Text for analysis

What does the pairwise RMSD of all possible conformations look like?

I have been doing some work on conformer generation and trying to think about how to measure the quality of one method over another. Since I'm a great believer in looking at the data (see also this post), I decided to calculate the pairwise RMSD of the systematically generated conformers of a molecule with 3 rotatable bonds, and then visualise these data with classical multidimensional scaling (cmdscale in R):
It turned out to be quite a nice graph. Each point here represents a different conformer. Of the three torsion angles, it seems that two were incremented in steps of 30°, while for the third Δang was 120°. Each torsion angle had a different magnitude of effect on the RMSD (or at least, this is how I interpret this graph - I haven't drilled down into the figures yet); presumably the torsion angle closer to the centre of the molecule gives rise to the three clusters of values.

The points in red are the lowest energy conformers (by MMFF94). In this graph it is difficult to see what the correspondence between these conformers is, although it is clear that the overall RMSD between some of these conformers is high.

All data was generated using a locally-modified development version of OpenBabel. Here is the R code I used:

m <- read.table("tmp_dist.txt")
location <- cmdscale(m)

mycol <- read.table("tmp_en.txt")
max_scaled <- max(scaled)
min_scaled <- min(scaled)
scaled <- (-min_scaled + scaled) / (max_scaled - min_scaled)

# colmap <- rainbow(11)
lookup <- function(x) {
        # colmap[floor( (x + 0.15)*10) ]
        if(x < 0.1) {"red"}
        else {"black"}
}
colors = apply(scaled, 1, lookup)
plot(location, col = colors, pch=19)

Directions
A. In the conformer RMSD post, which force field was used to identify the lowest energy conformers?
B. From the R code in the conformer RMSD post, list every built-in R function that is called in lines that are not commented out.
C. Rewrite the conformer RMSD post starting at "The points in" and ending at "location <- cmdscale(m)", with "MMFF94" replaced by "UFF".
The items below come from a separate source, not from the conformer RMSD post.

Data items

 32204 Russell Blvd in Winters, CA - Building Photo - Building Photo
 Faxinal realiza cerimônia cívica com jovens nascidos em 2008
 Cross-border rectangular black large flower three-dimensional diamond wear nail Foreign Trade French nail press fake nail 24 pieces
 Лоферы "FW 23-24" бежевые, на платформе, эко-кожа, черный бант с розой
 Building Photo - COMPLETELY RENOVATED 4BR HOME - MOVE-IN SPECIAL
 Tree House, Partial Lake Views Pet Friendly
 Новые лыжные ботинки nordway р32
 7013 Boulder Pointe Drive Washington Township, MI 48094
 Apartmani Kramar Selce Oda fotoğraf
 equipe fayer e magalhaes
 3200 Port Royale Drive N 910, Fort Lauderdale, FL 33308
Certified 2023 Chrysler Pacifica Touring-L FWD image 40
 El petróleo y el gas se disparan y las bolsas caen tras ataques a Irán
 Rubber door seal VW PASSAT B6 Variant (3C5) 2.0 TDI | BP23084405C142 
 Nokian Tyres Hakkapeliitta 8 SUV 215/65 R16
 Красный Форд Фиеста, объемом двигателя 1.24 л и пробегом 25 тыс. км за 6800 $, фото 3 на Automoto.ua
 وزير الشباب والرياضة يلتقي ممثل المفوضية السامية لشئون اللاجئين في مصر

List of solutions
A. MMFF94

B. read.table, cmdscale, max, min, apply, plot

C.
The points in red are the lowest energy conformers (by UFF). In this graph it is difficult to see what the correspondence between these conformers is, although it is clear that the overall RMSD between some of these conformers is high.

All data was generated using a locally-modified development version of OpenBabel. Here is the R code I used:

m <- read.table("tmp_dist.txt")
location <- cmdscale(m)